Christian Entsfellner - 29. Oktober 2021 Kulturrat_Logo_72dpi-01

100 Jahre Radio

Amateurfunk – dezentral und unabhängig


Drei Fragen an Christian Entsfellner vom Deutschen Amateur-Radio-Club

33.000 aktive Funkamateure engagieren sich im Deutschen Amateur-Radio-Club (DARC). Wie sich der Amateurfunk in Deutschland entwickelt hat und welche besondere Bedeutung ihm zukommt, erklärt der Vorsitzende des DARC, Christian Entsfellner.

 

Was macht der Deutsche Amateur-Radio-Club? Wer steht dahinter?

Im Deutschen Amateur-Radio-Club (DARC) haben sich über 33.000 aktive Funkamateure in Deutschland zusammengeschlossen, um den Amateurfunk auszuüben und zu fördern. Damit sind ca. 50 Prozent der deutschen Funkamateure in dem gemeinnützigen Verband organisiert und sprechen mit einer Stimme. Neben der Bündelung von Interessen, Aus- und Weiterbildungsangeboten, der Organisation von Funkwettbewerben, Antennen-Versicherungsleistungen, der Herausgabe einer monatlichen Clubzeitschrift und dem weltweiten Versand von Funkbestätigungskarten ist die wichtigste Tätigkeit sicherlich die Interessenvertretung gegenüber Politik und Verwaltung. Da in der heutigen mobilen Welt der Bedarf an drahtloser Kommunikation stetig zunimmt, ist es wichtig, die bestehenden Frequenzen für den Amateurfunkdienst zu erhalten oder gar neues nutzbares Spektrum hinzuzugewinnen.

 

Wie hat sich der Amateurfunk in Deutschland im Laufe der Geschichte entwickelt?
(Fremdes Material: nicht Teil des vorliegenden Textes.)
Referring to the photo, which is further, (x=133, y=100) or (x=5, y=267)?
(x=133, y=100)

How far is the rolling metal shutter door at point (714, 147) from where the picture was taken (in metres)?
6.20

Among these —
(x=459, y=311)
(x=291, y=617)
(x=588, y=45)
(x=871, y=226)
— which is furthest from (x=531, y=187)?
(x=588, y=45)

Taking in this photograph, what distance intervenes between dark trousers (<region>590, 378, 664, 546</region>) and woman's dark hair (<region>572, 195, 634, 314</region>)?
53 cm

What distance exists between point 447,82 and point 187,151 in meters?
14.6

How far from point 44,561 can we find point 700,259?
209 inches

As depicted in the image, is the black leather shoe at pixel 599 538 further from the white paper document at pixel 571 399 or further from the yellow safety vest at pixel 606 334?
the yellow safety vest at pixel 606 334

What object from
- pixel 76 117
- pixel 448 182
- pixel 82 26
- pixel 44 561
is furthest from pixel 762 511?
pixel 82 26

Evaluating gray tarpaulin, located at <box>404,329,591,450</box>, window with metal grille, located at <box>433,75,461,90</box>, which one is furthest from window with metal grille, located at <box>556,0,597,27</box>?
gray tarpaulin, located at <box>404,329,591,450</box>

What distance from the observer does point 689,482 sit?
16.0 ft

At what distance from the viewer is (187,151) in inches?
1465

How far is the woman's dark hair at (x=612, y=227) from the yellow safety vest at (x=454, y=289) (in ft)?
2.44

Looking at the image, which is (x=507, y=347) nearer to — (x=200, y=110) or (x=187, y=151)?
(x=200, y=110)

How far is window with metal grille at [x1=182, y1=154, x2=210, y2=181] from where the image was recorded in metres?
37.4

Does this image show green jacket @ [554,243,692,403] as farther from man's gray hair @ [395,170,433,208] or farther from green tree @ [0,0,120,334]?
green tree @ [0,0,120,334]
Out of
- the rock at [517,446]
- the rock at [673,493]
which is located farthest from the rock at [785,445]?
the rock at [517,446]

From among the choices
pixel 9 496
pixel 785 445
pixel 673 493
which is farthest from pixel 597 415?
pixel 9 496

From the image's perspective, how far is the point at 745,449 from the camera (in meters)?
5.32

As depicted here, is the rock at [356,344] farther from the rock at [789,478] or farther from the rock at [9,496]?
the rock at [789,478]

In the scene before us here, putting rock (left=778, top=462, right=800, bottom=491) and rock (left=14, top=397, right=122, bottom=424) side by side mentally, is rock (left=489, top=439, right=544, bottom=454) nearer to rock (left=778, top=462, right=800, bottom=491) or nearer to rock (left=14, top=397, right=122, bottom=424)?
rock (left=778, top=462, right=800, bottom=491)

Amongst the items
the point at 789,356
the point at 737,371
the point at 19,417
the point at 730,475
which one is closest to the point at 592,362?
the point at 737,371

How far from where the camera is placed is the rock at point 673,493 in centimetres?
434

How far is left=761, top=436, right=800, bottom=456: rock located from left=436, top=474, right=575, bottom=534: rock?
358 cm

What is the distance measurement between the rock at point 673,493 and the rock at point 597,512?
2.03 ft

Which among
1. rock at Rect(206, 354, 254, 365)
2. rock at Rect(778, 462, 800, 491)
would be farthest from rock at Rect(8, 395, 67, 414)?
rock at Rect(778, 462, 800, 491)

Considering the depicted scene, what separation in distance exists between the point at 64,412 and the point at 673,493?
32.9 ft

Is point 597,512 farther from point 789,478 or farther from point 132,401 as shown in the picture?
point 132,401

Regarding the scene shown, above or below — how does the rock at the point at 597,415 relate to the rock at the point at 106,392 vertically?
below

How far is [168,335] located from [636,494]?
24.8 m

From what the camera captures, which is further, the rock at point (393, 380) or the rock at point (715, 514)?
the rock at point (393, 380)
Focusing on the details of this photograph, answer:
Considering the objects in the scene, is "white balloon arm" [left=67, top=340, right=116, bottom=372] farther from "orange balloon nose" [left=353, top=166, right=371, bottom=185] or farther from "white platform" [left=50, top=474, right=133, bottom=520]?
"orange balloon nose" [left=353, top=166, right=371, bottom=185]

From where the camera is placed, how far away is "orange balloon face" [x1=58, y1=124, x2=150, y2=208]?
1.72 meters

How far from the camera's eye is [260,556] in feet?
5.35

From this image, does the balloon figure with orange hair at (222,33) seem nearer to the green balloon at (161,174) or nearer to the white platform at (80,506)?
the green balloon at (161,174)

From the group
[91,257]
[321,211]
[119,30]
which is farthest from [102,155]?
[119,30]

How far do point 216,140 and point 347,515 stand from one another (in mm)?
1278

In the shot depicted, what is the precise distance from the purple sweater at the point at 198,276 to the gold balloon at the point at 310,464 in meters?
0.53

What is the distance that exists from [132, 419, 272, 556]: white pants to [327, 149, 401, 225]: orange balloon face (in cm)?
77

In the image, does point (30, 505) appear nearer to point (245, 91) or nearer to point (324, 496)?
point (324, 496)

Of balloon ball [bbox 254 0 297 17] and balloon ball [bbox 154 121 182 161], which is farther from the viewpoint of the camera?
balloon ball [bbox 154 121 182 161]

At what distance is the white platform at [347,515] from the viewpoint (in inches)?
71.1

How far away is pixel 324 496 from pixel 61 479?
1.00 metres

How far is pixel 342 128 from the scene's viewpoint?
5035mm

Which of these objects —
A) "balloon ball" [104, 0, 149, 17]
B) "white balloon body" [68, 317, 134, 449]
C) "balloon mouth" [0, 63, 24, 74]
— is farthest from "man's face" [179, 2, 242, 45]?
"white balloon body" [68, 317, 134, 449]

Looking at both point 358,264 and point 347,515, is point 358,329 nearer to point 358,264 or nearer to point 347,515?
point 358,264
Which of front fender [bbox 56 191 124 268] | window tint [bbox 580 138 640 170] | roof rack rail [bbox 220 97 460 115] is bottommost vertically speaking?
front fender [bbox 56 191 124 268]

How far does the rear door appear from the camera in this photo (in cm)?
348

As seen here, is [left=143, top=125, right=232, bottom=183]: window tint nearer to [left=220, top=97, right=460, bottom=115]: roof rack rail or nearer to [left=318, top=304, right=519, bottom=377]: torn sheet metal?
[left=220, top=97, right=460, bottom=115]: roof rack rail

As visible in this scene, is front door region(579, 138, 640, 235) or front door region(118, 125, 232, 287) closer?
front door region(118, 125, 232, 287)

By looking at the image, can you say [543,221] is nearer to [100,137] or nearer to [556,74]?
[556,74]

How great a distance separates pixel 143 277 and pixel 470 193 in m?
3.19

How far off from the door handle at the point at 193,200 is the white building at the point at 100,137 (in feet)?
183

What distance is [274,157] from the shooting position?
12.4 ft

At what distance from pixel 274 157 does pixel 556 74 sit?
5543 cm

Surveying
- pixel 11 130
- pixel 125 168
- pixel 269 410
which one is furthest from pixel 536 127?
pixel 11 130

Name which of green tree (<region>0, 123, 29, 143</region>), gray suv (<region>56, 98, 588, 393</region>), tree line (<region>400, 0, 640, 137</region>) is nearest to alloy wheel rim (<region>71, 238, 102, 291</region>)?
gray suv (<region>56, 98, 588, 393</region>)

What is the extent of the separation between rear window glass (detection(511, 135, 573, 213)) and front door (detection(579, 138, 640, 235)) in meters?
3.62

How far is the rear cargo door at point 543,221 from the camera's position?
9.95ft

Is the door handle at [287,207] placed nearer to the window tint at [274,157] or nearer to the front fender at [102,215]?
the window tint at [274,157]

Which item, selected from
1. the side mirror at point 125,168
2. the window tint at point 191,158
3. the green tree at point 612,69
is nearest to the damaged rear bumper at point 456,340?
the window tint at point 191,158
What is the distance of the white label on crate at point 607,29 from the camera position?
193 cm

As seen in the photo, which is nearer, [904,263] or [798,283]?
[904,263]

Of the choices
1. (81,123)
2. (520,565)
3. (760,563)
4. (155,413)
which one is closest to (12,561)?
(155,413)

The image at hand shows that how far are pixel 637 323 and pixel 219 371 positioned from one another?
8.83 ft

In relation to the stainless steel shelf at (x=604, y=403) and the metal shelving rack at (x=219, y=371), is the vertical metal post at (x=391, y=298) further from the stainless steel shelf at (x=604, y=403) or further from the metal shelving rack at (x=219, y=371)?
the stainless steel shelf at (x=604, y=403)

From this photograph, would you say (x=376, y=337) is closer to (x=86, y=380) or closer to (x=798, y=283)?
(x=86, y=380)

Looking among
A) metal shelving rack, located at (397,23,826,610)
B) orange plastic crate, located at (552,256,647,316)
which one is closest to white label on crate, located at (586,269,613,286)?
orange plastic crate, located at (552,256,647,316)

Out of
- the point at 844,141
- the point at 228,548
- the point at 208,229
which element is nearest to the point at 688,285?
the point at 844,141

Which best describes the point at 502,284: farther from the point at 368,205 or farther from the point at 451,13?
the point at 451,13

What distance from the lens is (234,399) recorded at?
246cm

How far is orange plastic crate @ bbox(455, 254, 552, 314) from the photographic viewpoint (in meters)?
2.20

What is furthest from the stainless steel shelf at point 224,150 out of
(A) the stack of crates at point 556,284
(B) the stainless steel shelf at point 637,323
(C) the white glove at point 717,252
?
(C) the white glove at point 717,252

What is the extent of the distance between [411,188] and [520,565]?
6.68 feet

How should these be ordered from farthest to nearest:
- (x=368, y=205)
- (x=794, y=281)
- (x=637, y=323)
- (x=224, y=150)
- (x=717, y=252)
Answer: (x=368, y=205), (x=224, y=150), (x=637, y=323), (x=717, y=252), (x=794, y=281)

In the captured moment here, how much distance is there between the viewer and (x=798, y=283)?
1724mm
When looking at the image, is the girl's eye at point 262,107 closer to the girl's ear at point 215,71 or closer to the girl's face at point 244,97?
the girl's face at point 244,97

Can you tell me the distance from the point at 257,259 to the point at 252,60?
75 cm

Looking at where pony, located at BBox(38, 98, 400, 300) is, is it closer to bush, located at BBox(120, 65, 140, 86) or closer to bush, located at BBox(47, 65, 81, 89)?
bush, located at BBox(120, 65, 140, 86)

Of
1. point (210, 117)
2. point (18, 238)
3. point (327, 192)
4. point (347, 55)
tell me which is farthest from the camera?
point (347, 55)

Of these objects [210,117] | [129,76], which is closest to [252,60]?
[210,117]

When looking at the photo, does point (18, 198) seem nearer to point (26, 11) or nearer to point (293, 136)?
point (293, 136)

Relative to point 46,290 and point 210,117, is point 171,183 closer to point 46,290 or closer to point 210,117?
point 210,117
Besonders der Aspekt der technisch experimentellen Studien hat schon immer eine enorme Innovationskraft und technische Expertise der Funkamateure hervorgebracht. In den Anfangstagen des Radios gab es nur vereinzelte Rundfunksender und die Menschen saßen gespannt vor dem neuen – selbst gebauten – Gerät, um den Stimmen aus dem Äther zu lauschen. Die ersten privaten Sende-lizenzen wurden schon 1909 in den USA und Großbritannien ausgegeben. In den Folgedekaden feierte man viele Erfolge: 1921 entdeckten Funkamateure die Fernwirkung von Kurzwellen, 1923 die erste Transatlantikverbindung zwischen Nizza in Frankreich und Hartfort in den USA, 1935 wird die Einseitenband-Modulation in der Amateurfunkliteratur erstmals beschrieben. Die technischen Innovationen ließen sich an dieser Stelle lückenlos bis in die Neuzeit fortsetzen. Und das nicht nur terrestrisch, sondern auch weit über unseren Köpfen im Weltall: 1961 wurde der erste Amateurfunksatellit „OSCAR 1“ ins Weltall gebracht. OSCAR ist übrigens eine Abkürzung und bedeutet „Orbiting Satellite Carrying Amateur Radio“. Seit 2018 steht den Funkamateuren sogar ein geostationärer Satellit zur Verfügung, mit dem rund um die Uhr Funkamateure auf der halben Welt erreicht werden können. Überdies hat die Digitalisierung in den vergangenen Jahren vieles verändert. Mit den Betriebsarten „PSK31“ oder „FT8“ haben Funkamateure Verfahren zur digitalen Verständigung auf Kurzwelle entwickelt. Darüber hinaus ermöglicht die Software FreeDV sogar digitale Sprachübertragung über Kurzwelle. Die dazu nötige Sprachcodierung „Codec2“ entstammt natürlich ebenfalls der Feder eines Funkamateurs. Mit digitalen Betriebsarten wird auf Kurzwelle heute also weltweiter Funkbetrieb abgewickelt. Im UKW-Bereich sieht es ähnlich aus, hier sind über 600 digitale Relais in drei Digitalstandards aktiv und ermöglichen fast flächendeckenden Funkbetrieb.

 

Welche Bedeutung kommt Amateurfunk heute zu? Welche neuen Tendenzen zeichnen sich ab?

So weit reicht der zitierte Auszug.